The supporting cast was stellar. Eponine was tremendous. She did a great job and yet again, I sat bummed that Marius didn't choose her. The story is timeless in its way. The friend, the one who's been there for you, the one who loves you with everything she has is the one you ask to go see about the girl you just fell in love with because you saw her cross the street. You don't see it. You don't see her. You are blind to her love and her loyalty until it is too late to do anything about it. Hugo got that part very and tragically right. They didn't spend as much time on Eponine in this version of Les Mis (which I find sad as she holds a special place in my heart) but her tale is old as time in its way and it's one many, if not all, of us can relate to. Gavroche also did a great job. He will continue to delight as he gets older and I look forward to more of his work.

And now, I come to what bothered me most about the movie. The camera work was mostly okay. But why Hooper felt he needed to have the lens up the actors' nostrils as they sang is completely beyond me. Don't get me wrong. I really liked the technique of having them sing live. I thought it brought an immediacy and lovely intimate quality to each song (and boy there are a lot of them). So, I'm pleased that he did such a radical thing. However, the extreme close-ups for such a long time weren't necessary for either character development or to move the story along. I wish he had left that as something to use sparingly rather than a "I must focus in one is left eye and keep the camera there for three verses" technique. 

Oh and the other thing that bothered me, as soon as anyone finished singing their intimate song while the camera hovered like a hummingbird around their eyelashes, the camera would sweep away and up, up, up, like it was attached to Superman's cape. Why would he do that more than once? If he had done it once, to make the point that it was a sweeping and grand story, song, theme, etc., that is all it would have taken to show it. But, no, he used it multiple times and therefore diminished its impact.

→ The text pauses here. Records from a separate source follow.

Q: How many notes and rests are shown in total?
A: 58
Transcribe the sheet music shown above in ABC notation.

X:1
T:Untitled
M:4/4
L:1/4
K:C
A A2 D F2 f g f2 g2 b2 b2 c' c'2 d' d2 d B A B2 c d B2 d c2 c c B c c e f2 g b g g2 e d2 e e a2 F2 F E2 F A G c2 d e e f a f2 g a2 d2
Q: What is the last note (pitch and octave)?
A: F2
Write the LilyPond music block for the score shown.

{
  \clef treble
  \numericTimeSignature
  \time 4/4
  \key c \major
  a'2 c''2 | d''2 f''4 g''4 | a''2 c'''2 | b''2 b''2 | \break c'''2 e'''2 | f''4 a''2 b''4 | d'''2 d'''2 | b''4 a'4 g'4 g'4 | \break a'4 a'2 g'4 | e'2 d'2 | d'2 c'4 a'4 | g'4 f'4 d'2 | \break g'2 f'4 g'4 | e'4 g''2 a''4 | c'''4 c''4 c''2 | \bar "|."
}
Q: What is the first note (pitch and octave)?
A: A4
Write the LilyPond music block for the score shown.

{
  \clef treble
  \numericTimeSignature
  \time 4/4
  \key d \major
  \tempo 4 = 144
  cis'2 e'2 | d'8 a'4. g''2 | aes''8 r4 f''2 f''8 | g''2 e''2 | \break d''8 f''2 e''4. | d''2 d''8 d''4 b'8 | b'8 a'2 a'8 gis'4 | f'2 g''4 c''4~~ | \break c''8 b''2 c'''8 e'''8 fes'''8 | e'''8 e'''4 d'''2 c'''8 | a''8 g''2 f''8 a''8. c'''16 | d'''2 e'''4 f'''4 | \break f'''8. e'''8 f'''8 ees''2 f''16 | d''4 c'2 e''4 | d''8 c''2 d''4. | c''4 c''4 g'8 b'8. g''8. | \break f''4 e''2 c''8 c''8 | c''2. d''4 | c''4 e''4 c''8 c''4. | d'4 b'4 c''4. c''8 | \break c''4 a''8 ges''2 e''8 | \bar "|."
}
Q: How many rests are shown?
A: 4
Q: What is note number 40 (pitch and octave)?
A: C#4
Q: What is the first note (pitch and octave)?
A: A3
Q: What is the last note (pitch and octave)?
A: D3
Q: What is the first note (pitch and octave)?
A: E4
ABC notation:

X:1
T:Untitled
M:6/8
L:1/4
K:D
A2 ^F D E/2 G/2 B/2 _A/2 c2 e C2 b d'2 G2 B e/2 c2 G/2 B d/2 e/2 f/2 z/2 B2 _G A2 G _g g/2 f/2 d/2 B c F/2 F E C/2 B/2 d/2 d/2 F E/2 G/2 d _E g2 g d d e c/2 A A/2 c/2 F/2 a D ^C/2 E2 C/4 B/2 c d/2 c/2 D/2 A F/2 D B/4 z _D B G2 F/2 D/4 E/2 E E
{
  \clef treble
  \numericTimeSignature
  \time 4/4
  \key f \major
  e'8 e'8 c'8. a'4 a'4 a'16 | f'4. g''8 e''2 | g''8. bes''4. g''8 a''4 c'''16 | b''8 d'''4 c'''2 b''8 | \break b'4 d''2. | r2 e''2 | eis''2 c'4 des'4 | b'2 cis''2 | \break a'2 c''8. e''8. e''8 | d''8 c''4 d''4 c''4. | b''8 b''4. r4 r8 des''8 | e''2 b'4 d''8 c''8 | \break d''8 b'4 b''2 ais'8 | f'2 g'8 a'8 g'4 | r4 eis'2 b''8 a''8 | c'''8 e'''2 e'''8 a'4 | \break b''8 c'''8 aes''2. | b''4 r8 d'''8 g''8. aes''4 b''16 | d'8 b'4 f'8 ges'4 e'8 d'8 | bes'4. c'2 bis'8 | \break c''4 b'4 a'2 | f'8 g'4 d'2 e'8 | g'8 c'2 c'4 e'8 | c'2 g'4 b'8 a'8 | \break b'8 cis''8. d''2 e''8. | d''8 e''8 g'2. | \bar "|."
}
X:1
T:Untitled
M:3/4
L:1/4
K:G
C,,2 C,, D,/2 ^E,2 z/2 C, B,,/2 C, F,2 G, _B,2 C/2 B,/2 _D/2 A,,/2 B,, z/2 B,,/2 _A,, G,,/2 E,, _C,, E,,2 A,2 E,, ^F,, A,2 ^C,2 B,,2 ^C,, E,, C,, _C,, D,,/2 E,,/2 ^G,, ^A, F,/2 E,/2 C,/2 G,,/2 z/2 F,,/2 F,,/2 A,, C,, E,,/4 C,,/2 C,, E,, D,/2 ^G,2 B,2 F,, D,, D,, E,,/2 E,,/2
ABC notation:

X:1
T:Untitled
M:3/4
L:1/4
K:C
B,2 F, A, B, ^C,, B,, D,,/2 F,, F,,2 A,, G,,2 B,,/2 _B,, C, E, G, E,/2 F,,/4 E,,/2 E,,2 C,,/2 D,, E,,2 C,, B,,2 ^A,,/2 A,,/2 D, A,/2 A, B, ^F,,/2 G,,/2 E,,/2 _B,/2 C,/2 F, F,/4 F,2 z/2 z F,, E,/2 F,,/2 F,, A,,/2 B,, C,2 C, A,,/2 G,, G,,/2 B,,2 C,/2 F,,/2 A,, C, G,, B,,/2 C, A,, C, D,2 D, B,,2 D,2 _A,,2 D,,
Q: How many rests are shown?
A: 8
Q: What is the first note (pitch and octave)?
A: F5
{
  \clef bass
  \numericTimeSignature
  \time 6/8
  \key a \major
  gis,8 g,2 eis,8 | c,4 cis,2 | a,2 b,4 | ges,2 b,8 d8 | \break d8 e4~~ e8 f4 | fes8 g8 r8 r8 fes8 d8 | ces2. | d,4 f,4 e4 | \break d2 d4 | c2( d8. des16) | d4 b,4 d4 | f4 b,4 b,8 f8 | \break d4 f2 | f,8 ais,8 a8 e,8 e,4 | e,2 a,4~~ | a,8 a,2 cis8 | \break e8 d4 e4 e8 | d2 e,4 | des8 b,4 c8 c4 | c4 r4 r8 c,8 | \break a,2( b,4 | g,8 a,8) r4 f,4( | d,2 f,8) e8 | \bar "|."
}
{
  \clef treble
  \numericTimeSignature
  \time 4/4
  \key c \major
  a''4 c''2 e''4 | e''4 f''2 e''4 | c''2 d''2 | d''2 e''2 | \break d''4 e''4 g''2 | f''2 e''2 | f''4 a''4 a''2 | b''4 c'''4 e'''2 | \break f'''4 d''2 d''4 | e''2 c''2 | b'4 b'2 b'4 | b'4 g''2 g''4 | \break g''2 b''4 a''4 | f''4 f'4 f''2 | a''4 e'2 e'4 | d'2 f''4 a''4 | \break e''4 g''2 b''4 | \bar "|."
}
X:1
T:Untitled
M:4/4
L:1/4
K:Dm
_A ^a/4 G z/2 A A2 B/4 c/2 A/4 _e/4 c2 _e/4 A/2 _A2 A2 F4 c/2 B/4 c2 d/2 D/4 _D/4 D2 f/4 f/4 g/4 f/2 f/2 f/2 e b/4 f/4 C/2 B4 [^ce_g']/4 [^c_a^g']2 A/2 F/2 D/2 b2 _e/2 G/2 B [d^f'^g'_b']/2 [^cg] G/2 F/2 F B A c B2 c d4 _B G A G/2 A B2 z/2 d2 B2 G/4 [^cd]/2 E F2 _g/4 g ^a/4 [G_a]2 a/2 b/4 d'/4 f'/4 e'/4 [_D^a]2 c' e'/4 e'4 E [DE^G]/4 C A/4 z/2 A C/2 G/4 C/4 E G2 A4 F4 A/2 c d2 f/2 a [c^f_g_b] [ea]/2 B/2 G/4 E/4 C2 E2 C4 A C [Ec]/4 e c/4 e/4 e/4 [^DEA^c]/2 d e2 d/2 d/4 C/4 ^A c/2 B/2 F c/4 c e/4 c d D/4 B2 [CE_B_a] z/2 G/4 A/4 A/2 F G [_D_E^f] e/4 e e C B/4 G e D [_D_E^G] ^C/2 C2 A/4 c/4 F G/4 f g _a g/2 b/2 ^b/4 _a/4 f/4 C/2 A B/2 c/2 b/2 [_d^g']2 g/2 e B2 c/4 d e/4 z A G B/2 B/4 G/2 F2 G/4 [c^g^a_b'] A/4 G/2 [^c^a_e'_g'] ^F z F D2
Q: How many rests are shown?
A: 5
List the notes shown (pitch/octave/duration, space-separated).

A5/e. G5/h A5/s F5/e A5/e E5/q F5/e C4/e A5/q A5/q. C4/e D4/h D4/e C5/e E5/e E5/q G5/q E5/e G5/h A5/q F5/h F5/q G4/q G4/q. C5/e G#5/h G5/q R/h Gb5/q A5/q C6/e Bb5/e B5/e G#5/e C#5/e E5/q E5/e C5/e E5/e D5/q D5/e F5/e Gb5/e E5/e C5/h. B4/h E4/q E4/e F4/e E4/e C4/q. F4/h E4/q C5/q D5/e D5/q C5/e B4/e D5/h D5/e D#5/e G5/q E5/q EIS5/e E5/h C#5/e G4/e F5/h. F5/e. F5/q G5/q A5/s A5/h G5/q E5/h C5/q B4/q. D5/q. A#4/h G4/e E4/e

The last thing I want to say is a pet peeve I have with many period piece movies. Why is it that no matter when or where a movie takes place that everyone speaks with English accents? The movie takes place in France. Why is everyone British? Why is Gavroche speaking with a cockney accent? I might have been able to let it go but I kept getting pulled out of the movie when they would suddenly and for a brief second switch to a french accent for a "Mademoiselle" or a "Pardon" and then jump right back into their British accents. I guess nowadays it's just how things are done and so everyone does it, but I wish they would choose a different set of rules.

In the end, I enjoyed many parts of the movie despite the moviemaking parts of the movie. The acting for the most part was superb (if a trifle overdone at times). I enjoyed the immediacy of the singing. I thought the sets were wonderful. The supporting cast did a great job and disturbed me and made me love them and hate them as appropriate (Fantine's scene on the boat right before "I dreamed a dream," was tear, fear, and vomit inducing all at once). I wish Hooper had made some different choices. And maybe he does as well. In the meantime, he did it. He got it made, on his terms, and with that he has not only shown a piece of history, he has made it, as well.